Le dispositif semblait reconduire Era la Notte, qui avait remporté un beau succès. De ce spectacle, nous n’avions vu que des photographies semblant des Caravage, ou des La Tour, avec ces à-plats de pénombre et ces ocres d’Italie.

 

Les airs retenus pour Era la Notte (et publiés chez Naive) puisaient à la source de ce baroque nocturne et douloureux dont Monteverdi est le maître. Dans Altre Stelle, nouveau spectacle de Juliette Deschamps, les personnages changent. C’est Didon, c’est Médée, c’est Armide et Ophélie, vues par des compositeurs basculant vers le romantisme, ou le faisant triompher. Mais la chanteuse, Anna Caterina Antonacci, est la même. Le huis clos persiste. La solitude aussi. Mais nous attendions, de nouveau, ce qui dans Era la Notte semblait être un monde retrouvé, dans sa décrépitude certes, et dans son abandon, comme au fond d’une cour d’immeuble sale on découvre les décombres d’un palais oublié. Nous attendions, osons le dire, quelque chose d’esthétisant, qui nous eût trempé pendant une bonne heure dans les eaux tièdes d’une décadence aimée.

 

Rien de tel ne nous fut offert. Décor noir, comme un triangle dont la rampe serait la base, fuyant vers une porte de fond de scène derrière laquelle parfois on verra la chanteuse changer de robe. Des rais rouges traversent ce noir. Les accessoires sont rudimentaires, à la fois bruts et symboliques – un verre, un chandelier, un livre. Deux enfants apparaissent parfois, malmenés par leur mère encolérée, ou bien simplement témoins d’un délire et d’une détresse. Ils lisent la lettre de Renaud à Armide. Et, loin d’être immergés dans le bain douillet d’un art codé pour élites ennuyées, nous voici brusqués, sans cesse. Nous voici toujours sommés de faire le saut d’un air à l’autre, sans toujours comprendre ce qui les relie.
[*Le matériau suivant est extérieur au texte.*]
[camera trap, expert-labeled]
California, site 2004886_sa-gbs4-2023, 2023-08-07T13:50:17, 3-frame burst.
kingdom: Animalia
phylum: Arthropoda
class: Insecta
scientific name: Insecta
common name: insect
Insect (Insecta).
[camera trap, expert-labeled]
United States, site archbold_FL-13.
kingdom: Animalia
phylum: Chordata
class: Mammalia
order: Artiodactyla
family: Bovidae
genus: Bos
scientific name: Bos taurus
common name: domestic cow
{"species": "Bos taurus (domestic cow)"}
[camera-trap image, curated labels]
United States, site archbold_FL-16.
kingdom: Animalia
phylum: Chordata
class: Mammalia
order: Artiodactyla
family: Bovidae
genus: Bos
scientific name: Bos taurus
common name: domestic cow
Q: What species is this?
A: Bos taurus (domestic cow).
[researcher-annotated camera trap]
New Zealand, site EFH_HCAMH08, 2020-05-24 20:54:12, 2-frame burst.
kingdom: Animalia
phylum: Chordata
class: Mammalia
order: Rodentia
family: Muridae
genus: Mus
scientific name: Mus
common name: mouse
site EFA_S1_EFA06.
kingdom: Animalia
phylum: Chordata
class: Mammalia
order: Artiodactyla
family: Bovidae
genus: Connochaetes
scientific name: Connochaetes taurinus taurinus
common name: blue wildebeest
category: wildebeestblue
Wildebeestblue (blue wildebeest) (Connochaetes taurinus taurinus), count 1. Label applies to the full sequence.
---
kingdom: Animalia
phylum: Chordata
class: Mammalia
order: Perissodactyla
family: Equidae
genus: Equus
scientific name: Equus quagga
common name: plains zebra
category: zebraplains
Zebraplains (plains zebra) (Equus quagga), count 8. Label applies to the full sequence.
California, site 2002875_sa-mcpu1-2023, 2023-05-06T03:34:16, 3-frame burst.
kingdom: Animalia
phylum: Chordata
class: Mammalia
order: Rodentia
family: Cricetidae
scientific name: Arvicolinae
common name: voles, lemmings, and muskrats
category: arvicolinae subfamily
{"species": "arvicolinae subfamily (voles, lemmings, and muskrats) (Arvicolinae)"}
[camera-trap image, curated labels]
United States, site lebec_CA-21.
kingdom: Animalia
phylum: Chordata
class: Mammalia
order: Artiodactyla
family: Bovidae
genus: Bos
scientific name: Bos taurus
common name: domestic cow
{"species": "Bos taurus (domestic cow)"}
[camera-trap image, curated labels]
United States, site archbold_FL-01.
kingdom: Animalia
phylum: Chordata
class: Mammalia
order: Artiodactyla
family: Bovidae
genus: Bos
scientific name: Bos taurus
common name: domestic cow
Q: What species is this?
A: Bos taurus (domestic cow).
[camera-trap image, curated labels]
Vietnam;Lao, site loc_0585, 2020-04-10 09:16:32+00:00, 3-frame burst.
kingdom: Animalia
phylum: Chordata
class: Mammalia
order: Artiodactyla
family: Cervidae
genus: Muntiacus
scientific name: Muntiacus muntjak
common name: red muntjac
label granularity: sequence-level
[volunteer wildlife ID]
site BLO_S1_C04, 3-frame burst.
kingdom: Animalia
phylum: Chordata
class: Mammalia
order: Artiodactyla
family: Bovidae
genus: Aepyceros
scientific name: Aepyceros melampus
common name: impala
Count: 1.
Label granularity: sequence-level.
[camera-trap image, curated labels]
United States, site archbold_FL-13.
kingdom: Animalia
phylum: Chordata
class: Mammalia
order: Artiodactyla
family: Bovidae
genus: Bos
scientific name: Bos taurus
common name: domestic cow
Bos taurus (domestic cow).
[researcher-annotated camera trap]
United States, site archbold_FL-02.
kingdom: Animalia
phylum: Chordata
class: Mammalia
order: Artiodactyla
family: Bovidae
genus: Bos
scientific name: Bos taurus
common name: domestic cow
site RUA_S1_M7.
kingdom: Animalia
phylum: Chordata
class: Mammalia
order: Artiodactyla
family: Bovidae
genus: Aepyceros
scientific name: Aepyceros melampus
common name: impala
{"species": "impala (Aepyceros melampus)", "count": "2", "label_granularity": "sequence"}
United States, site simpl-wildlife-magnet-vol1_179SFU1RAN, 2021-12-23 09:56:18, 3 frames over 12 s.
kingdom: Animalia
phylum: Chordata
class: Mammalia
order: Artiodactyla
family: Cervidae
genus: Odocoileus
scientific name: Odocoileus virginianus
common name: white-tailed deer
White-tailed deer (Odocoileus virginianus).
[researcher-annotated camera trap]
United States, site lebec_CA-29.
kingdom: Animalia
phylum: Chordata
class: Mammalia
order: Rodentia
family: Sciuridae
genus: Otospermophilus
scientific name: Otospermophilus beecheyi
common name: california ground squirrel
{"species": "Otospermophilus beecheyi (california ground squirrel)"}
Nous voici priés de comprendre non telle gestuelle baroque, mais de saisir un geste théâtral dont la motivation n’est pas immédiatement claire. Priés aussi de deviner si ce mur qui s’ouvre sur de la neige en rafales est symbole ou image. Ou encore de reconnaître dans telle tenue un film de Cassavetes. Bref, de référence secondaire en postures primaires, du mouvement violent à l’immobilité absolue, nous suivons, lecteur malhabile, un parcours tendu entre deux extrêmes, pendant un peu plus d’une heure, ce qui est fort peu au regard de la dose tragique injectée.

 

Il nous a fallu comprendre beaucoup de choses, dans Altre Stelle : l’enchaînement, les gestes, les non-dits, les allusions, le refus systématique du joli. Et finalement, il nous aura fallu une petite explication de texte de la part de Juliette Deschamps.

 

Sincèrement, il faut tuer d’emblée le débat. On se moque complètement de savoir que Juliette Deschamps s’appelle Deschamps Juliette. Que cela lui facilite ou non la vie, que cela l’oblige à s’inscrire en faux contre certains partis pris parentaux ou non, que cela l’embarrasse ou non. Qu’une enfant du théâtre se jette dans le théâtre est aussi banal, au fond, que de voir des générations de polytechniciens ou des filiations de funambules, de bouchers-charcutiers et d’experts-comptables. Chacun son liquide amniotique.

 

Au moins, c’est clair d’emblée, Juliette Deschamps ne réfute pas le terme qui vient, approximatif, qualifier son spectacle Altre Stelle : janséniste. Une austérité, une rigueur presque ostentatoire, un refus de toute joliesse, de toute concession au lyrisme épanoui, sont la marque de fabrique de son spectacle, et peut-être de sa conceptrice. Du reste, on aura eu tort de croire qu’il en allait autrement d’Era la Notte, dont les photographies somptueuses traduisant un baroque finissant trahissaient, en quelque sorte, un spectacle ascétique et minimaliste, délibérément. Cette recherche de ce qui ne complaît pas est explicite. Elle sacrifie du reste bien des aspects considérés comme secondaires. D’abord, elle se moque des codes de l’opéra, de ses poses, de ses manières. Ensuite, elle se moque assez des conventions du théâtre, avec son éloquence corporelle et sa construction logique. Enfin, elle ne se plie pas aux oukazes de l’érudition – car elle s’est entendu rappeler par quelque cuistre qu’Armide n’avait pas d’enfants, ce qu’elle n’était pas sans savoir, et dont elle se fichait totalement.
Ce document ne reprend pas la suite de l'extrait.